Scotland must invest in accessible, affordable facilities and quality coaching if it is to capitalise on the legacy of the Olympic and Commonwealth Games, Andy Murray's tennis coach mother has told MSPs.
Schools should be the starting point for children's involvement in sport, with close links forged with community clubs, Judy Murray told Holyrood`s Health and Sport Committee.
Ms Murray was joined at the committee by a panel of witnesses including former distance runner and Olympic medallist Liz McColgan, who also fired a warning shot over sports provision, describing current conditions as "a sad state of affairs".
The committee is conducting an inquiry into support for community sport, looking at the contribution of volunteers, the benefits of local sports clubs and the facilities which are available across the country.
Ms Murray, who is also captain of the British Fed Cup team, told MSPs: "We need facilities to be accessible and affordable.
"We have an enormous opportunity right now on the back of the Olympics and with the Commonwealth Games coming up to really capture the imaginations of the Scottish public. I don't just mean children, I mean the adults as well, because it is the parents who will enrol the children into sports classes."

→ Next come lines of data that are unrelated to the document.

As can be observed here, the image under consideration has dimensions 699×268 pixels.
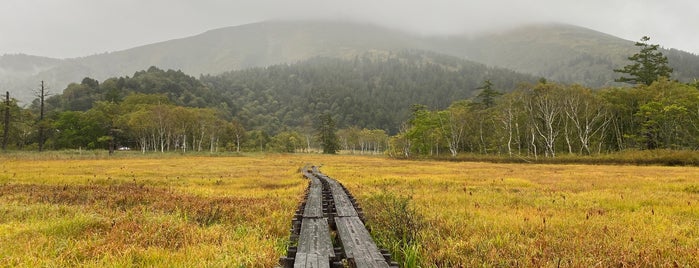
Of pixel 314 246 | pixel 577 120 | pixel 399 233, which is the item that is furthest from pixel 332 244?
pixel 577 120

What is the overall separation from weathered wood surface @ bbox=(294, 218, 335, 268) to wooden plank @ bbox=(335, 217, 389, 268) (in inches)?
11.8

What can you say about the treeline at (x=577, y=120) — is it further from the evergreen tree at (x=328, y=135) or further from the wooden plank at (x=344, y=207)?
the wooden plank at (x=344, y=207)

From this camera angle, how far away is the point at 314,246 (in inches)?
270

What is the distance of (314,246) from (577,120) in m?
72.5

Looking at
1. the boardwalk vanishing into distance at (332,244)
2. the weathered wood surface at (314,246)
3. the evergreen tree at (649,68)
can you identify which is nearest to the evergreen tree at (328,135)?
the evergreen tree at (649,68)

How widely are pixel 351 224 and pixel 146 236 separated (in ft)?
13.8

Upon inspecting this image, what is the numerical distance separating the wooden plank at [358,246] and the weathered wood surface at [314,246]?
0.30 m

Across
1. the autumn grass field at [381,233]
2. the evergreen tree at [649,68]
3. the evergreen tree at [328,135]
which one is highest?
the evergreen tree at [649,68]

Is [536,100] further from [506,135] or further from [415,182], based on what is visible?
[415,182]

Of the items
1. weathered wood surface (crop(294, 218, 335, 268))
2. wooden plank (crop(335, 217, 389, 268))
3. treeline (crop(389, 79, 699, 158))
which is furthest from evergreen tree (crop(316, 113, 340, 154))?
wooden plank (crop(335, 217, 389, 268))

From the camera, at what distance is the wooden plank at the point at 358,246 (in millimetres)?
5684

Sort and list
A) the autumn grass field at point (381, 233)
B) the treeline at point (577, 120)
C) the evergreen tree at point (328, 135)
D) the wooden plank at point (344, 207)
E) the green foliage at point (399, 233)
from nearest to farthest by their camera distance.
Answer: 1. the autumn grass field at point (381, 233)
2. the green foliage at point (399, 233)
3. the wooden plank at point (344, 207)
4. the treeline at point (577, 120)
5. the evergreen tree at point (328, 135)

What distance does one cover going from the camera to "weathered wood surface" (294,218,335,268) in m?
5.73

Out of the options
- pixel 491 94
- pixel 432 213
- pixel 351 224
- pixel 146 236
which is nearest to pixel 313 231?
pixel 351 224
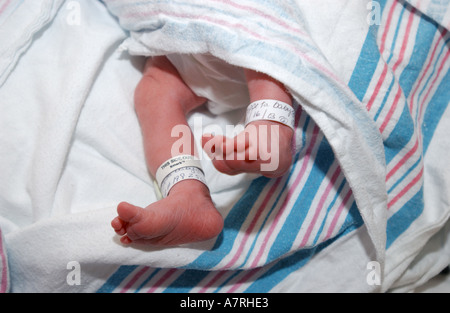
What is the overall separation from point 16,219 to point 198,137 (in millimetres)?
378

Ms Murray talked about her own experiences as a parent and coach, and how she began by running local school teams on a voluntary basis.
She told MSPs that, during her time as Scotland`s national tennis coach, it had been the parents and volunteers who had helped deliver success. She added: "Facilities on their own will not get the job done. It has to be about people."
Ms Murray also emphasised the importance of sport and PE provision in schools.
"It is very important for kids to learn the co-ordination skills and physical skills at a young age," she said. "The best place for them to learn is at home and early years of school."